Re: [darktable-dev] OpenCL failure on AMD kernel 6.6,x

2024-01-08 Thread Germano Massullo
Hello, I am only now reading your reply cause the message was in the 
spam folder, due darktable domain wrong settings 
https://github.com/darktable-org/darktable/issues/15906


ROCm is simply not reliable on consumer cards and never has been. ROCm 
6.0 officially only supports the MI100/MI200/MI300 data center GPUs, 
the Radeon Pro W7900/W6800/V620/VII and the Radeon RX 7900/VII on at 
most kernel 6.2 (Ubuntu 22.04.3). Everything else is unsupported.


Indeed I have another Radeon card which is a RX480 and it is a second 
class citizen since it is not supported by rocm. It does not even have 
HDCP support so I am forced to watch video streaming with a very low 
resolution


When the drm/amdgpu errors started appearing, I would usually have at 
most 20 minutes until the whole machine would lock itself up.

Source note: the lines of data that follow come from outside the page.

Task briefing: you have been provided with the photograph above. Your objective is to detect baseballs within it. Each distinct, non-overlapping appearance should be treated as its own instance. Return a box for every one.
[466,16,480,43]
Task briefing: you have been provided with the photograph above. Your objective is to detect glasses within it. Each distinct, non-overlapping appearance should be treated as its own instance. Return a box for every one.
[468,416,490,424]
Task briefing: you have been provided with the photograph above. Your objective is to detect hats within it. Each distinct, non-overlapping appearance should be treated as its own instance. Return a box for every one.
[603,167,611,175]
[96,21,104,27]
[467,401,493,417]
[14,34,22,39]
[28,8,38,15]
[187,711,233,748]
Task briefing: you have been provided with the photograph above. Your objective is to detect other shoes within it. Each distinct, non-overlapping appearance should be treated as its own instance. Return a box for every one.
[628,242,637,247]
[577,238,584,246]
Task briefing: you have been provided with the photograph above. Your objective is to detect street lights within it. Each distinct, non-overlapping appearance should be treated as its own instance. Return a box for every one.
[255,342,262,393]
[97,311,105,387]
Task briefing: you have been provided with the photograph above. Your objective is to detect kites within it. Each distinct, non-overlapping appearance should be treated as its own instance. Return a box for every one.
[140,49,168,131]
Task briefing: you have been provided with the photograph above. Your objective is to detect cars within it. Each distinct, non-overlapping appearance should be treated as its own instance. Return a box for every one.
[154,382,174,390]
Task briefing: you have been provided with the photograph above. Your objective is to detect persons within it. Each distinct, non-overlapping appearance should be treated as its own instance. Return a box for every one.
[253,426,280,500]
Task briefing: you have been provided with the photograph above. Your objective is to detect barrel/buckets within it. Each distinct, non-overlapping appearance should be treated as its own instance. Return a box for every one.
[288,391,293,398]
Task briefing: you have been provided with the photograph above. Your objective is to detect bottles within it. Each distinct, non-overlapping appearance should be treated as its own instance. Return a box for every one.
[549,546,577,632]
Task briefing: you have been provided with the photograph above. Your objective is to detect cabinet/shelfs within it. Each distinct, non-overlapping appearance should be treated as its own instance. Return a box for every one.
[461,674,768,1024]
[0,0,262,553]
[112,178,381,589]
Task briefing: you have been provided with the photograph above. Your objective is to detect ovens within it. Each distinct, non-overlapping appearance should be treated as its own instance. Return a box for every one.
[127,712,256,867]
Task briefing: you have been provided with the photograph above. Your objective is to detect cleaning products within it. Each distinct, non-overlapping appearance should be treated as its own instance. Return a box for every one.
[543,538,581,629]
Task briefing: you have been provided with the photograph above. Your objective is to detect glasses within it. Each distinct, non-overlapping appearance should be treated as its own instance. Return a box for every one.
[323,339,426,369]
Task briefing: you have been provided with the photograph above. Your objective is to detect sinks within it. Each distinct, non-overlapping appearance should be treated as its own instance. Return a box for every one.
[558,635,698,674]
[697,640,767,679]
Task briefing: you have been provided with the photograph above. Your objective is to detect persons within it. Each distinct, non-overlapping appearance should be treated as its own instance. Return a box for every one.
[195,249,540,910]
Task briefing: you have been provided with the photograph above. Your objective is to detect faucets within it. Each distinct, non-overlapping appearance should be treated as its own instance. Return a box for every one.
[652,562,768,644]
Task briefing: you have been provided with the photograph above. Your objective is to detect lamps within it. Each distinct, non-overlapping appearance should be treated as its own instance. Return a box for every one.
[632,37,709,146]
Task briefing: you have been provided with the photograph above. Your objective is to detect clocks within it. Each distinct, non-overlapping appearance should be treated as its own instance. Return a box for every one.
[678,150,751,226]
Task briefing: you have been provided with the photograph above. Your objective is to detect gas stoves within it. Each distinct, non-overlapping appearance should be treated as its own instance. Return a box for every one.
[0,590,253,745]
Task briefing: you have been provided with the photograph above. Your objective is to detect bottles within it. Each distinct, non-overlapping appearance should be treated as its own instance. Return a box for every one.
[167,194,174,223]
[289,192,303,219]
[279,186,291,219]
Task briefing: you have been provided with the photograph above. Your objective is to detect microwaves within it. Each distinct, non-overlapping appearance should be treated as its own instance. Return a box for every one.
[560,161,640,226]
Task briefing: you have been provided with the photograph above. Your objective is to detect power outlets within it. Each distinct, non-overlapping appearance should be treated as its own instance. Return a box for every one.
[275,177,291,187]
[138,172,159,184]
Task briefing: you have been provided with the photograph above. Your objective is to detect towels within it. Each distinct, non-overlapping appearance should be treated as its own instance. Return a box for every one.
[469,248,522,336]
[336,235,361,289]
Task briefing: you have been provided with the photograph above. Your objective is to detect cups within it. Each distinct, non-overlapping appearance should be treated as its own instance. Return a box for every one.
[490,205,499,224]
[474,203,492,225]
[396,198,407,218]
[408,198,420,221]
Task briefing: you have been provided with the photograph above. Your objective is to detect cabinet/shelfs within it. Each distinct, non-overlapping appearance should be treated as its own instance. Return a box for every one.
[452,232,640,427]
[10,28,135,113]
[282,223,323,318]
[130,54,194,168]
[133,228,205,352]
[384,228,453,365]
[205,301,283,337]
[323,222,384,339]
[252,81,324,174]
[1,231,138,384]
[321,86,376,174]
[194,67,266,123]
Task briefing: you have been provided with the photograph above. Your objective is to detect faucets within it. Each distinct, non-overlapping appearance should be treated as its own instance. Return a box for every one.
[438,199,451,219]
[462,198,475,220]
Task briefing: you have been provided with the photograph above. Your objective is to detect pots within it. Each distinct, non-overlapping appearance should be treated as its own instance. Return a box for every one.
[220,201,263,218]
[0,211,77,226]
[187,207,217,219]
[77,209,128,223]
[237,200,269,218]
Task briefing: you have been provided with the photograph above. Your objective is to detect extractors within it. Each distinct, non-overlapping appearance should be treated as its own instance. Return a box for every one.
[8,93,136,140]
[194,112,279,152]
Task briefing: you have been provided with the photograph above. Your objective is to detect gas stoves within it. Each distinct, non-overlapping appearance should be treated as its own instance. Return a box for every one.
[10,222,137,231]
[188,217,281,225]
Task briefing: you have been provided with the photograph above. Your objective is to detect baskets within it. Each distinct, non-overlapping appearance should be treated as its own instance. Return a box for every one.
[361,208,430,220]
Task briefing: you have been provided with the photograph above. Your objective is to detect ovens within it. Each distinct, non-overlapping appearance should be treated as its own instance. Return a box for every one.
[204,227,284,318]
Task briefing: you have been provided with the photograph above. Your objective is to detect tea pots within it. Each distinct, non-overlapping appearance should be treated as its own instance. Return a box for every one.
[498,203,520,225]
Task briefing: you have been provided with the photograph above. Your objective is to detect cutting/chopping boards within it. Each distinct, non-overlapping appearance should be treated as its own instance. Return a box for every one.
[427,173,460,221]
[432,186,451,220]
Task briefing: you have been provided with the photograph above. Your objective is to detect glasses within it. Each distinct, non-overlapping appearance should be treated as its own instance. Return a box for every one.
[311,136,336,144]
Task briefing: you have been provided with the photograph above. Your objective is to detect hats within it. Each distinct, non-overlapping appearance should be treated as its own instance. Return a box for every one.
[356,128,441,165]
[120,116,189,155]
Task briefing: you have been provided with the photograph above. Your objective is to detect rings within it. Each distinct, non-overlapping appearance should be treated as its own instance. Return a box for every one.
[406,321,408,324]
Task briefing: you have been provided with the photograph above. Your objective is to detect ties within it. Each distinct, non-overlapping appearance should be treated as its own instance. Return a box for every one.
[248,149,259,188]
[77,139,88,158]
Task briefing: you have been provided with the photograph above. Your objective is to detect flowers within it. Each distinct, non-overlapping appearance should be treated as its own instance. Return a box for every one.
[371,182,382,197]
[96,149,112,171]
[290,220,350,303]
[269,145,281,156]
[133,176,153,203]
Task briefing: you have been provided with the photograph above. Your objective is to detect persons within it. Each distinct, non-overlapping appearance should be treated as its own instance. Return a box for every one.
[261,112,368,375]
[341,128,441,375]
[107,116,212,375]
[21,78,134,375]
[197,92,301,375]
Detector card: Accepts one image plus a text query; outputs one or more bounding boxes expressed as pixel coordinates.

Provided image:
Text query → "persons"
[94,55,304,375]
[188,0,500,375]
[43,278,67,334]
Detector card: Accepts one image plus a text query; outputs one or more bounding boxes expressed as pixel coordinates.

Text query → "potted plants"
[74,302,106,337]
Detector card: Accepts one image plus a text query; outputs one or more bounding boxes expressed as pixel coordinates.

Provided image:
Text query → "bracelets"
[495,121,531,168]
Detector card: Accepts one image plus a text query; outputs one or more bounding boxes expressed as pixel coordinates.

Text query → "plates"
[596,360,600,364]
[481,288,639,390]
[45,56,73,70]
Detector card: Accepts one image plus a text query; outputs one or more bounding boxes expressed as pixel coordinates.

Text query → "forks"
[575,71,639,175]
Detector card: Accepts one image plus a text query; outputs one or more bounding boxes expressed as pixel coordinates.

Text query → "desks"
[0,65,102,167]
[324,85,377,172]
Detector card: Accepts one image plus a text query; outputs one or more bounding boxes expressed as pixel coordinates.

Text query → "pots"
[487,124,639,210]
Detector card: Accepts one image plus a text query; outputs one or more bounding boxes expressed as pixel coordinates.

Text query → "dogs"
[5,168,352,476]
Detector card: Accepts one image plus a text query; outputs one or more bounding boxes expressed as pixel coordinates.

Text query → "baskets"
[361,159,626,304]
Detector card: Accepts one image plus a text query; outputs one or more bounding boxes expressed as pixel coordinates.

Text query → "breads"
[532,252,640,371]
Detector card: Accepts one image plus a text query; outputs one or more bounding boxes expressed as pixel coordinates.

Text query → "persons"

My Radeon 680M suffered till recently of this 1 year old bugreport
https://gitlab.freedesktop.org/drm/amd/-/issues/2220

For me the situation became so unbearable last year, I ended up 
plugging in an Intel Arc A770 GPU besides my RX 6600 XT. The A770 only 
does OpenCL (not just for darktable), the RX 6600 XT only graphics 
(ROCm is not installed). I would maybe be able to get my hand on an 
MI100, but they're passively cooled and don't fit into a standard ATX 
case.


Have you ever tried to unpack propertary AMD OpenCL drivers somewhere 
and exposing them to darktable with a command like
OPENCL_VENDOR_PATH=/home/user/amd_opencl/etc/OpenCL/vendors/ 
LD_LIBRARY_PATH=/home/user/amd_opencl/opt/amdgpu-pro/lib64/ darktable

it works for my old RX480

P.S. Not just using a different/recent kernel can break a working 
setup, but also changing the firmware files (usually installed in 
/lib/firmware/amdgpu/). An update of the firmware package might 
therefore also break a previously working kernel.


Yes you're 100% right
___
darktable developer mailing list
to unsubscribe send a mail to darktable-dev+unsubscr...@lists.darktable.org



Re: [darktable-dev] OpenCL failure on AMD kernel 6.6,x

2024-01-08 Thread Šarūnas

On 1/8/24 14:21, Germano Massullo wrote:

Il 21/12/23 21:01, Šarūnas ha scritto:

Debian unstable,
kernel 6.6 from experimental,

Which kernel version are you using? 6.6 is a too broad definition


I don't have that setup anymore, but the kernel must have been

$ uname -a
Linux molly 6.6.9-amd64 #1 SMP PREEMPT_DYNAMIC Debian 6.6.9-1 
(2024-01-01) x86_64 GNU/Linux


except it was 6.6.8.

--
Šarūnas Burdulis
math.dartmouth.edu/~sarunas

· https://useplaintext.email ·




OpenPGP_signature.asc
Description: OpenPGP digital signature


Re: [darktable-dev] OpenCL failure on AMD kernel 6.6,x

2024-01-08 Thread Germano Massullo

Il 21/12/23 21:01, Šarūnas ha scritto:

Debian unstable,
kernel 6.6 from experimental,

Which kernel version are you using? 6.6 is a too broad definition

___
darktable developer mailing list
to unsubscribe send a mail to darktable-dev+unsubscr...@lists.darktable.org



Re: [darktable-dev] OpenCL failure on AMD kernel 6.6,x

2024-01-01 Thread Sturm Flut

Hi,

that sounds like one of the endless AMD GPU stability issues other 
people and myself (RX 570, RX 6600 XT, ...) have been having for years.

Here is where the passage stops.